§ **GOAL**
Extract, word for word, the lines of the data from the line containing "Is point (588, 441)" up to and including the last line of the data.

§ **SUPPLIED RECORDS**
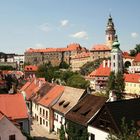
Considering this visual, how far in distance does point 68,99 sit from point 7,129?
16.4m

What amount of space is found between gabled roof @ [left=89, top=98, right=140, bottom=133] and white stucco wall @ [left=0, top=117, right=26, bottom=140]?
28.2 feet

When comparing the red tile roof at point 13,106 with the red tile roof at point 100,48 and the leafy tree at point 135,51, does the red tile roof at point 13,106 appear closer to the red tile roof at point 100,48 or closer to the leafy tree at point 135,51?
the leafy tree at point 135,51

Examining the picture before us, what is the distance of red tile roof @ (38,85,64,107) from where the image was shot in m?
49.3

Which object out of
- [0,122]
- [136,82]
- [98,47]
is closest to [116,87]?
[136,82]

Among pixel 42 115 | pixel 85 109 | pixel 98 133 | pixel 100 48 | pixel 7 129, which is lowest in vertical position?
pixel 42 115

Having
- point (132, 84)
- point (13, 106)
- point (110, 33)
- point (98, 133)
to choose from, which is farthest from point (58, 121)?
point (110, 33)

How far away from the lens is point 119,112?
32438mm

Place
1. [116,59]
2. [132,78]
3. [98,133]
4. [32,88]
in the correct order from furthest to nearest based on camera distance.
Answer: [116,59] < [132,78] < [32,88] < [98,133]

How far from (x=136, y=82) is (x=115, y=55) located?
23865 mm

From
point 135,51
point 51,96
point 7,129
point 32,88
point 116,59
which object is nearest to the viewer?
point 7,129

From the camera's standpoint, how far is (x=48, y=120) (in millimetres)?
48281

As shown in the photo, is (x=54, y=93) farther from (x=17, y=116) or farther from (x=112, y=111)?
(x=112, y=111)

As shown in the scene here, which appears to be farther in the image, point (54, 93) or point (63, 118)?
point (54, 93)

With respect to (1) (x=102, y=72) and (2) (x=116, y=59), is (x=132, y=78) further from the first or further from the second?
(1) (x=102, y=72)
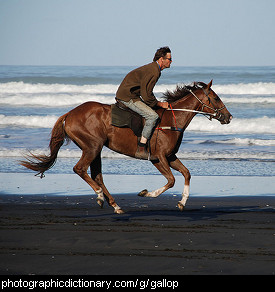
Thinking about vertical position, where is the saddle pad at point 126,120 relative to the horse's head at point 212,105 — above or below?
below

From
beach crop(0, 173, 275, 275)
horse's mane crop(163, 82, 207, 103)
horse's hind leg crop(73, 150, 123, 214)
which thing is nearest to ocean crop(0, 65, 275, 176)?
horse's mane crop(163, 82, 207, 103)

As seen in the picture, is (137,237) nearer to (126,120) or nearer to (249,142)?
(126,120)

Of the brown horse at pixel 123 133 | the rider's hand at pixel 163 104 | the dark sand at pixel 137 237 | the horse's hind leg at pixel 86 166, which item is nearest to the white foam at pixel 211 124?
the dark sand at pixel 137 237

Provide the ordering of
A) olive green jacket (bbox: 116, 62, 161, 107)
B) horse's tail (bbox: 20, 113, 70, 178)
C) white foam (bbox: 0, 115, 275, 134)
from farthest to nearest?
white foam (bbox: 0, 115, 275, 134)
horse's tail (bbox: 20, 113, 70, 178)
olive green jacket (bbox: 116, 62, 161, 107)

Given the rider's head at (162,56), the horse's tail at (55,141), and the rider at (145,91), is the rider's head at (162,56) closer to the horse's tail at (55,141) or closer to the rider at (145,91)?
the rider at (145,91)

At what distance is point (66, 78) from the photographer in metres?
49.9

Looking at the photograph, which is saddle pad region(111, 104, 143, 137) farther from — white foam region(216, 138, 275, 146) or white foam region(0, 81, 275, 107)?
white foam region(0, 81, 275, 107)

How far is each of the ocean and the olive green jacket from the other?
1.01 metres

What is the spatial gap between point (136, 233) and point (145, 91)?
7.42ft

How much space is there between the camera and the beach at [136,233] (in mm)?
6410

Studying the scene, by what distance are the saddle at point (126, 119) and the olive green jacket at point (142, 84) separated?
6.9 inches

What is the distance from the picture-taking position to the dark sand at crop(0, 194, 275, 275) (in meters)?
6.39

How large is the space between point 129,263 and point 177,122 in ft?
11.3
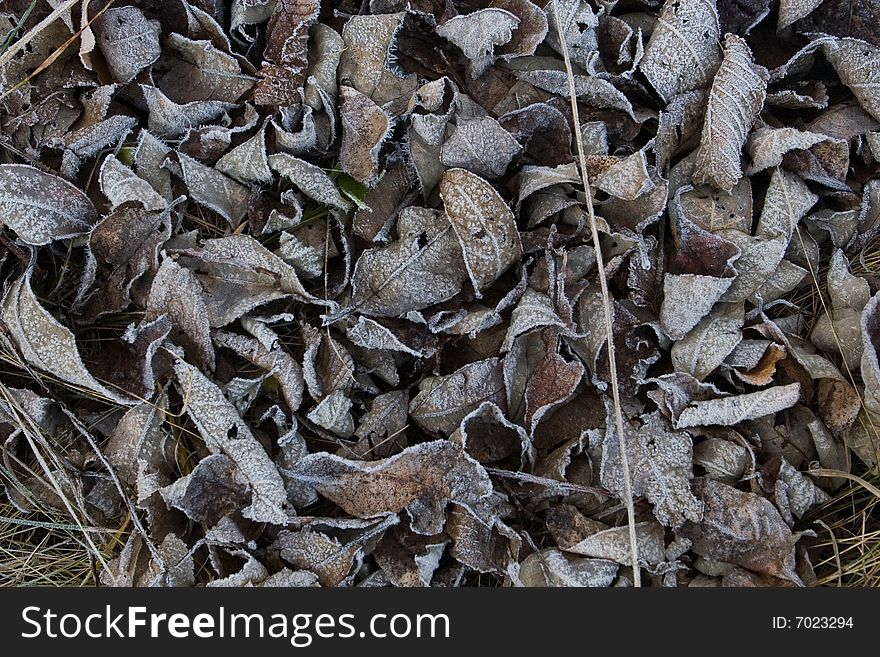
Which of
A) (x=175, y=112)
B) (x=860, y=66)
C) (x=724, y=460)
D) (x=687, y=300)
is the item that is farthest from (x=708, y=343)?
(x=175, y=112)

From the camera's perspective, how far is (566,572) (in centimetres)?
133

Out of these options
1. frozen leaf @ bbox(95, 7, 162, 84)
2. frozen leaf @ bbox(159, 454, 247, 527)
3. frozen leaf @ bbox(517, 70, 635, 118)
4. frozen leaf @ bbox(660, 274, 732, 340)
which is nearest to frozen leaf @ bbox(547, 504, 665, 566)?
Answer: frozen leaf @ bbox(660, 274, 732, 340)

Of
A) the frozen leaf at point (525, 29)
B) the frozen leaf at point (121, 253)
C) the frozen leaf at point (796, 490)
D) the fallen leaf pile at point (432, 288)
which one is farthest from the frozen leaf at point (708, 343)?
the frozen leaf at point (121, 253)

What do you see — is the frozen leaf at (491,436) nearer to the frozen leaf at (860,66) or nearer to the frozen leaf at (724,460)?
the frozen leaf at (724,460)

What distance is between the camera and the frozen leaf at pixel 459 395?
143cm

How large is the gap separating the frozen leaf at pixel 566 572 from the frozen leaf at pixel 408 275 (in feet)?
1.67

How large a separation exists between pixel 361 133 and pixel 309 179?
0.14 meters

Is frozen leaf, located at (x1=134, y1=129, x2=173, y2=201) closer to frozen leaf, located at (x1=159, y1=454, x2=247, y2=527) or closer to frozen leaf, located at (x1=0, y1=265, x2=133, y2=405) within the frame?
frozen leaf, located at (x1=0, y1=265, x2=133, y2=405)

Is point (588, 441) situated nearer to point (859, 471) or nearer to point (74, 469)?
point (859, 471)

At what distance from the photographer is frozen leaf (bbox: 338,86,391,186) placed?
1.49m

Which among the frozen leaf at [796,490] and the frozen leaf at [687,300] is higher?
the frozen leaf at [687,300]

§ **SOLVED PROBLEM**
Is point (588, 441) situated nearer to point (859, 471) or nearer to point (74, 469)?
point (859, 471)

At what distance from the photographer is frozen leaf (bbox: 338,86,391,186) placed?
1.49m

Which among the frozen leaf at [796,490] and the frozen leaf at [687,300] is higher?
the frozen leaf at [687,300]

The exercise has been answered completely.